Rehearing Denied November 2, 1925

Judgment of Court of Appeal annulled, and judgment of district court reinstated and affirmed.

Barnette & Roberts, of Shreveport, for applicant.

C. H Lyons, of Shreveport, for respondent.

OPINION

ROGERS, J.

The question to be answered in this case is whether recovery can be had under a stipulation in an insurance policy guaranteeing the insured against loss by reason of damage to or destruction of, his automobile, "caused solely by accidental collision with another object," where the insured's automobile was damaged by tipping over and coming into violent contact with the surface of the road.

The scene of the accident was on the Greenwood public road near the city of Shreveport. Plaintiff's automobile was being driven in a westerly direction. Another automobile was immediately in front of petitioner's car, traveling in the same direction and on the same side of the road. Both machines were proceeding at the rate of 25 miles an hour. The first car slowed down, and the driver of plaintiff's automobile turned towards its left and speeded up in an attempt to pass said car. When plaintiff's car was about to pass the other car, the driver of this car also speeded up and turned to the left for the purpose of avoiding another automobile which was rapidly approaching from the opposite direction. The driver of this car, in attempting to pass the other cars, turned to the left side of the road, which was the wrong side for it to be on, going in the direction of the city of Shreveport. In order not to collide with the second named car, the plaintiff's driver turned his car sharply to the right of the road, avoiding the other cars. In the execution of this manoeuvre, plaintiff's automobile tipped over and came into violent contact with the surface of the road, breaking the body of the car, and otherwise damaging it, requiring the expenditure on plaintiff's part of $ 1,661.15 in order to place his machine in the same condition in which it was prior to the accident.

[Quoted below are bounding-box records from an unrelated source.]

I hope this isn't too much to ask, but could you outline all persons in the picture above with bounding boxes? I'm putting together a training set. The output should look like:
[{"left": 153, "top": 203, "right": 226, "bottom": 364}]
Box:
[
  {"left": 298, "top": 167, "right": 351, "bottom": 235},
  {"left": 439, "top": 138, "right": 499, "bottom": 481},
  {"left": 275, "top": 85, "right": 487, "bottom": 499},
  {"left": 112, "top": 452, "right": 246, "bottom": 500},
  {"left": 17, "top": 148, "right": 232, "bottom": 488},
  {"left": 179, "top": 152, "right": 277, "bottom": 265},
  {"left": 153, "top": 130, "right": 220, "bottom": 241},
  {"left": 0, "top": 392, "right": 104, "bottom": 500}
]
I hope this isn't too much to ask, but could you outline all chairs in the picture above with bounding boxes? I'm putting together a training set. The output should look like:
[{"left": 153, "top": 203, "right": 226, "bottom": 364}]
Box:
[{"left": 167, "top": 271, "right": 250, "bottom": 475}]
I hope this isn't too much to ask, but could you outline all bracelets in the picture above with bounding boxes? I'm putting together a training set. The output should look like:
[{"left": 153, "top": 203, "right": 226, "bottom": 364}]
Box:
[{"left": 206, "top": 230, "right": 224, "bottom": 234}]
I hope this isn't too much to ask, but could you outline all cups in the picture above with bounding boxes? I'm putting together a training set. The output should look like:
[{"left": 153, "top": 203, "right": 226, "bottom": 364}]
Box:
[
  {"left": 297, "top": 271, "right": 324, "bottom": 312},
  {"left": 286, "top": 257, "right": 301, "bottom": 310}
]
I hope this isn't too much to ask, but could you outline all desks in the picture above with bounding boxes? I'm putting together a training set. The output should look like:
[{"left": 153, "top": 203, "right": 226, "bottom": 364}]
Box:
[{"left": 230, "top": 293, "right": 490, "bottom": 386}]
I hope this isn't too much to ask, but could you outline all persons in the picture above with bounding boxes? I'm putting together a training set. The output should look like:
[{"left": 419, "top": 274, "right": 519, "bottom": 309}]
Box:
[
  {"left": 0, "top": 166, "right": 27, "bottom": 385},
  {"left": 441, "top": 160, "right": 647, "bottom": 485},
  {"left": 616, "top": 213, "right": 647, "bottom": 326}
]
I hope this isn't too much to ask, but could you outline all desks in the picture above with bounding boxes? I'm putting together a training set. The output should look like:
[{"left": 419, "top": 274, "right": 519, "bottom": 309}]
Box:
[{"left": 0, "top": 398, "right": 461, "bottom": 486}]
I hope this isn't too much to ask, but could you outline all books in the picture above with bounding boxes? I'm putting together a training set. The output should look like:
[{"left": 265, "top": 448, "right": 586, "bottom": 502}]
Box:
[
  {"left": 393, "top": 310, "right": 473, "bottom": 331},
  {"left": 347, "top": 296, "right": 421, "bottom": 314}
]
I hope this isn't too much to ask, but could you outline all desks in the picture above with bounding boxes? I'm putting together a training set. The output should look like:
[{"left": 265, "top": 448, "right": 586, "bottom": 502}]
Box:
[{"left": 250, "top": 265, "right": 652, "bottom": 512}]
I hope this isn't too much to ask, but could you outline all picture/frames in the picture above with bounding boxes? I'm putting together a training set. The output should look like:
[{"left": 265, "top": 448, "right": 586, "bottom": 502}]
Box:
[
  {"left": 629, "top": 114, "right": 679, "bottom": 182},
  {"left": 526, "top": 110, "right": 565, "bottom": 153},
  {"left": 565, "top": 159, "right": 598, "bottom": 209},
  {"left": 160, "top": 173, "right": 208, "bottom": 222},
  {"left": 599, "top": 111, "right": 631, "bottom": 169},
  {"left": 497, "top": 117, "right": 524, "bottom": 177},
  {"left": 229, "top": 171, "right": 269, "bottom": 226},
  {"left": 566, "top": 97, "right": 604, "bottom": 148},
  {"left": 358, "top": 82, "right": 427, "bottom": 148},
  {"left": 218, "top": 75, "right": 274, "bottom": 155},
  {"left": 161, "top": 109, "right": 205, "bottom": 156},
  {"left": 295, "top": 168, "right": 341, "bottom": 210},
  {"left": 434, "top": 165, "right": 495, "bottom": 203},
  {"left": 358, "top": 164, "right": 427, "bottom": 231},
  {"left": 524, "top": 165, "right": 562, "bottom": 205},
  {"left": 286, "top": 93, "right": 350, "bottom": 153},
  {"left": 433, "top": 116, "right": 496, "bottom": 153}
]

Plaintiff brought this suit to recover said amount from defendant under a policy which it had issued insuring plaintiff's automobile against loss for damage done to it solely by accidental collision with another object.

In the district court, defendant filed an exception of no cause of action, which was sustained, and plaintiff's suit was dismissed at his cost. On appeal by plaintiff, this judgment was reversed by the Court of Appeal for the Second Circuit, and the case was remanded to the district court for further proceedings. Defendant then applied for a writ of certiorari or review, which application was granted, and the case is now before us.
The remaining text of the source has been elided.